■ **Supplied passage**:
>>>

Thalikottai Rasuthevar Baalu Rajaa  better known as Dr. T. R. B. Rajaa is an Indian Tamil politician. He won the 2011, 2016 and the 2021 Tamil Nadu Legislative Assembly Elections representing DMK in Mannargudi. He holds the position of the party's IT Wing Secretary.

Education 
He graduated from the University of Madras in a masters in Psychology. He successfully defended his research thesis and was awarded a Doctorate in Philosophy (PhD) in Counselling Psychology and Management (Inter-Disciplinary) from Vels University.

<<<

■ **Direction 1**:
In the passage on T. R. B. Rajaa, rewrite the paragraph beginning "He graduated from the University of Madras" more briefly, keeping its main facts.

Records in a dataset

>>>

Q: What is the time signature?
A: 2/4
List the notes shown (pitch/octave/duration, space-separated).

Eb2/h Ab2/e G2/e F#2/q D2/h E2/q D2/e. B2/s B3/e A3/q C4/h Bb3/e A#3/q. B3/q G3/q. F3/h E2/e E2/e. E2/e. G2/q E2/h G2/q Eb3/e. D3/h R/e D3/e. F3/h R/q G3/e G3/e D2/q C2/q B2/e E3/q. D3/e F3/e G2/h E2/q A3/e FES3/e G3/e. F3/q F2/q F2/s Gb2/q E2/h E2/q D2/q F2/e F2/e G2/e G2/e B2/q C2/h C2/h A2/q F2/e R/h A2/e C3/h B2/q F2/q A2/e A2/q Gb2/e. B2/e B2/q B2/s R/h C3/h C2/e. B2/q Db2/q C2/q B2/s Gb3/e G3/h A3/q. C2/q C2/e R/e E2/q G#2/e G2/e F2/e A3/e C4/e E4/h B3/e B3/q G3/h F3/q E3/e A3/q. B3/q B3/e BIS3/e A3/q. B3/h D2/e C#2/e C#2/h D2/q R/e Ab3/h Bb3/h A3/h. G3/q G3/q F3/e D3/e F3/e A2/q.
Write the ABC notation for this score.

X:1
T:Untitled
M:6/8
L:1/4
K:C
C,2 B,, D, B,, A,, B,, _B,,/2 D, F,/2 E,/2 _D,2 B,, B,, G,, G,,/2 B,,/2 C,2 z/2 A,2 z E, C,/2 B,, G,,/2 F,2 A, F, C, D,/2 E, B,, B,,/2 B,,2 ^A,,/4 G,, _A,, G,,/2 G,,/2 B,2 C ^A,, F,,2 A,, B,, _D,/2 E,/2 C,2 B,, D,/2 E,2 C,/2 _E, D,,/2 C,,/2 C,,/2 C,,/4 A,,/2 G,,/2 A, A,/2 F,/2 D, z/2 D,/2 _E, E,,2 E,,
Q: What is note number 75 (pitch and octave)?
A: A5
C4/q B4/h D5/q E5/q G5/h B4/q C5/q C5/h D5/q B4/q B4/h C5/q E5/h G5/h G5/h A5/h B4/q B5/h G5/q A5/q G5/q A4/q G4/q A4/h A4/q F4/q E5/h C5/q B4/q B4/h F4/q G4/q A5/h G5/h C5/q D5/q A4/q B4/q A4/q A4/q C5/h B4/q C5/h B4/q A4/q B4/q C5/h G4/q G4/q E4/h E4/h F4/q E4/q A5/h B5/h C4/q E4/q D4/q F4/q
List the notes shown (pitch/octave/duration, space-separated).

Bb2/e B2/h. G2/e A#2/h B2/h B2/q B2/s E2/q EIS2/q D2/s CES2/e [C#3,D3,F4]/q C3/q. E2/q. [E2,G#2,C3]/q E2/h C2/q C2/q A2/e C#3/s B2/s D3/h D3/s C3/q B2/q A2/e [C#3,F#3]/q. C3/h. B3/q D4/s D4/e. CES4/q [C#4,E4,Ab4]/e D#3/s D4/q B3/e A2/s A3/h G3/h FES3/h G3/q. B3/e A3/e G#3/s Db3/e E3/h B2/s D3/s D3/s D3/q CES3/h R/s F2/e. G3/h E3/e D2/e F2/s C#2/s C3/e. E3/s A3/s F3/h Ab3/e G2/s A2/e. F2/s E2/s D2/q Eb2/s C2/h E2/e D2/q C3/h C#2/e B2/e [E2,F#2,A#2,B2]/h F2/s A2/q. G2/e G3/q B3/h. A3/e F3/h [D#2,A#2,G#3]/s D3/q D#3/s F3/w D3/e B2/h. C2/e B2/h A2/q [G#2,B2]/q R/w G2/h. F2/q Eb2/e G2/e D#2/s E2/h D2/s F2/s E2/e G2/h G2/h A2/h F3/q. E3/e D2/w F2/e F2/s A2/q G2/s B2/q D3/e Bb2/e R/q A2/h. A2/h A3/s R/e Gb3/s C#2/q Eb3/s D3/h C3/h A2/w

<<<

■ **Direction 2**:
How many lines of the rows contain the word "What"? Give only the number.

■ **Result 1**:
He earned a master's in Psychology from the University of Madras, then defended his research thesis and received a PhD in Counselling Psychology and Management (Inter-Disciplinary) from Vels University.

■ **Result 2**:
2